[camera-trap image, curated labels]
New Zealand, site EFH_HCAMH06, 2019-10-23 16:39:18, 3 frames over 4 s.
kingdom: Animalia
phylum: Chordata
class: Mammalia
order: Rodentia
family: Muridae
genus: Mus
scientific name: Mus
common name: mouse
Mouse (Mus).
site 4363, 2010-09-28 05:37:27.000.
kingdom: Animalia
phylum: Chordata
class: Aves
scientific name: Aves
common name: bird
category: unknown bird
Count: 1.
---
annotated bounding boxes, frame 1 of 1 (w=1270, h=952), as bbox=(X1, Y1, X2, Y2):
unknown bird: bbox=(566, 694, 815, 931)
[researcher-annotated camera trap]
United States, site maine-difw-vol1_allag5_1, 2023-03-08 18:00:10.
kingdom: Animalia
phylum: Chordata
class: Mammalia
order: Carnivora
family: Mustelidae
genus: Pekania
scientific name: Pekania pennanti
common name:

- - - -

Transcribe exactly, and only, the lines from the one bearing "United States, site" through the last line of the entries, counting both.

United States, site maine-difw-vol1_allag5_1, 2023-03-08 18:00:10.
kingdom: Animalia
phylum: Chordata
class: Mammalia
order: Carnivora
family: Mustelidae
genus: Pekania
scientific name: Pekania pennanti
common name:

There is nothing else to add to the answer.